I’m a card-carrying introvert, and one of the characteristics of introverts is that we have rich inner lives. One of my rituals is to live my story internally as I’m writing it externally. When I wrote CeeCee’s story, she became a part of me to the point that I began to see all of life, not just my writing life, through her young eyes. It was quite an experience. When I need an escape and a creative mind cleansing, nature comes into play—whether it’s working in the garden, watching the birds at the feeders, going for a long walk in the woods, or cuddling my kitties, I find that I need animals and nature to keep me grounded.

People live in stories, we are surrounded by them. What was it about this the story that made it the one you had to tell at this time?  What impact did telling this story have on your life?  Did you find that it had changed you? 

After years of ridiculously long work hours and constant stress, I yearned to go back in time and see the world through a child’s eyes—to recapture those pure emotions and wonderment while examining the tender complexities of youth. Writing Saving CeeCee Honeycutt gave me the freedom to reach deep into myself and become a child again. The time I spent with CeeCee, Oletta, Aunt Tootie and all the women in the story, were among the happiest years of my life.

What are you reading now? What are some of your favorite books and authors?  Has writing your own book changed the way that you read? 

Right now I’m reading, I guess I should say studying, a book about bird feathers for research on my new novel. As for favorite authors and books, so it’s hard to pick just a few, but these are always at the top of the list: A Christmas Memory by Truman Capote, Roxanna Slade by Reynolds Price, The Color Purple by Alice Walker, and A Gracious Plenty by Sheri Reynolds. 

Are you able to read when you’re writing and if so what books inspire you when you’re working on a novel? 

Oh yes. I always read whether I’m working on a novel or not. I don’t read for inspiration per se. I read for escapism and pure enjoyment. But the two ingredients that rank highest on my list of reading preferences are a wonderful narrative voice and that the story be primarily character-driven.

Who was your favorite character to write, and why did you have an affinity for that character in particular? 

Though I honestly loved all the characters in CeeCee’s story, it was Oletta who stole my heart.  She’s one of those rare characters that a writer hopes for. Oletta arrived in my imagination fully realized, and she was so strong and wise that the things she said and did often surprised me.
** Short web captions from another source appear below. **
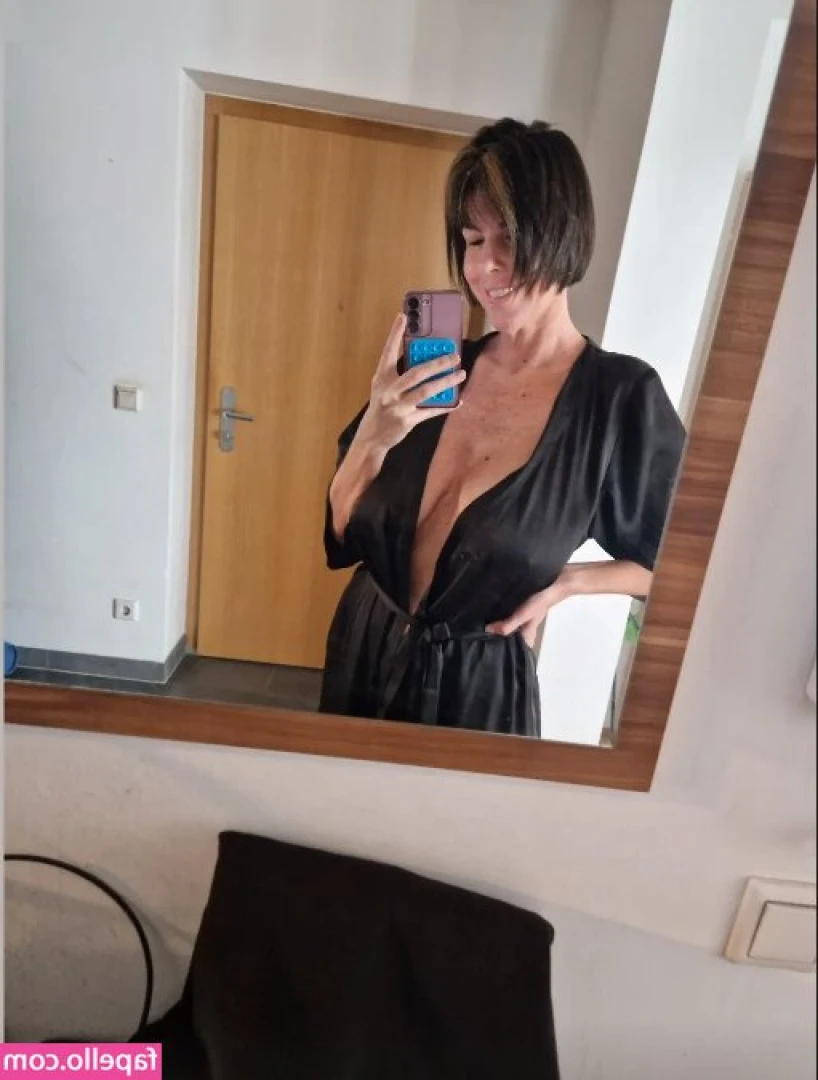 Nici.faschionandmore [ nici-faschionandmore ] - Beach SSA
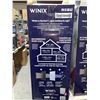 Image 2 : Winix Air Purifier w/ Plasma Wave Technology Model C535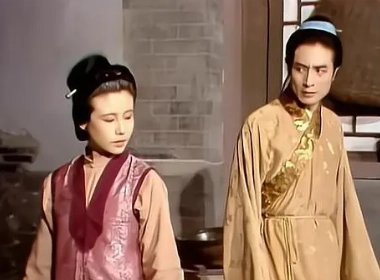 1679466593225794.png image.png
Not only did Oletta become CeeCee’s friend and most trusted confidante, but she also taught her that friends could (and should) come from different cultures and in varying ages and colors. As the manuscript unfolded, I was delighted by how their unlikely friendship and genuine camaraderie was as easy as breathing and yet profound in its complexity. I love Oletta Jones; she’s real to me. I believe if every child had an Oletta in her/his life, the world would be an astoundingly better place.

Did you have to do much research when working on your books, and do you tend to write first or research first?
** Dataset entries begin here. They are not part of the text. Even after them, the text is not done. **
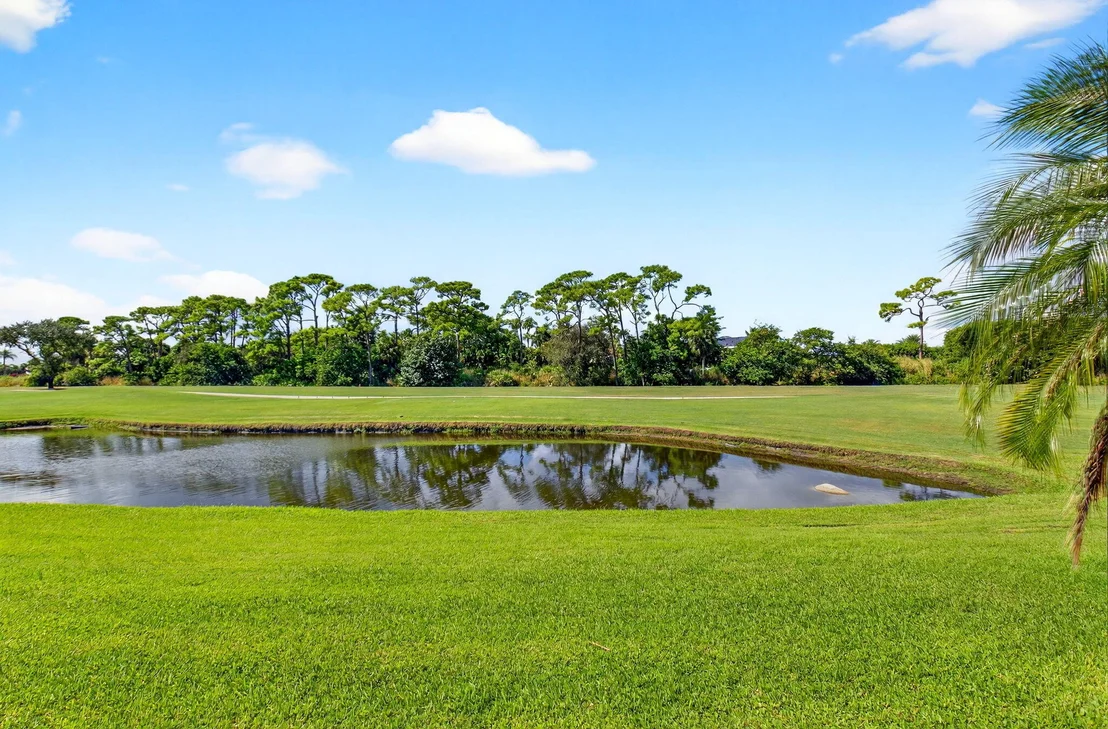 Photo of 5413 Ascot Bend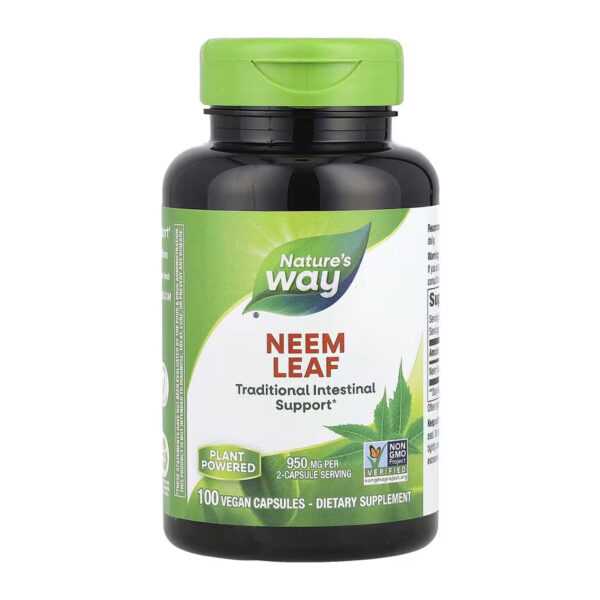 natures wayneem leaf 100 vcaps 41268448549985 e62c3dd521
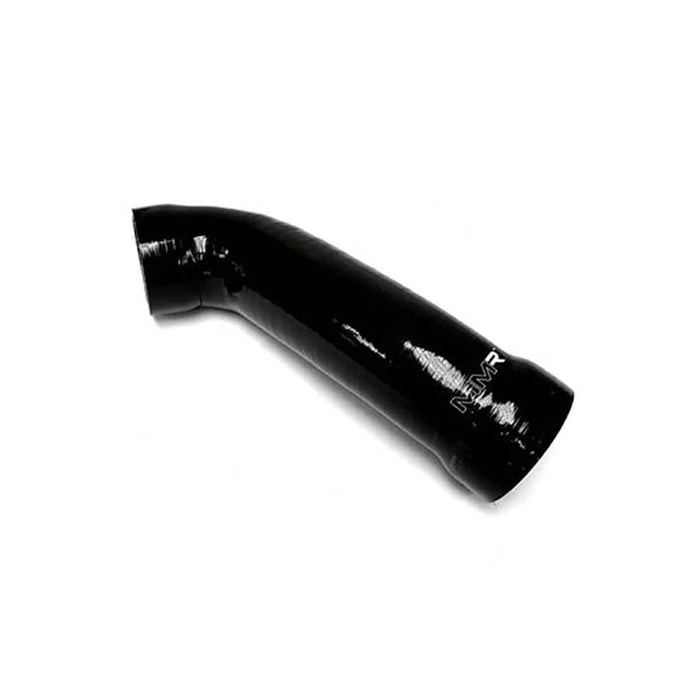 MINI Cooper S / JCW F56 Intake Hose - MMR Performance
I tend to write like my pants are on fire, and when I come to a passage that needs more research than I’ve already done or I need to flesh out a detail, I’ll put in a few general keywords to keep the story flowing, but I won’t stop the writing process when the muse is with me. Once I reach a point where I need to take a breather or the muse up and leaves me for a day or two, I’ll then do the research and go back and complete the passage.

Oftentimes I’ll visit a particular city or geographical area numerous times during the writing of my manuscript. I always take a ton of photographs and notes while on location because I never know when I might need the tiniest detail.

What’s next? 

Right now I’m fully immersed in my new novel that’s titled Looking For Me. Set against the polar opposite backdrops of hardscrabble farm life in Slade, Kentucky and a small antique shop in Charleston, South Carolina, it’s a story of a young woman’s journey of perseverance, discovery, and how she finds the courage to embrace the gifts hidden within the wreckage of her family history.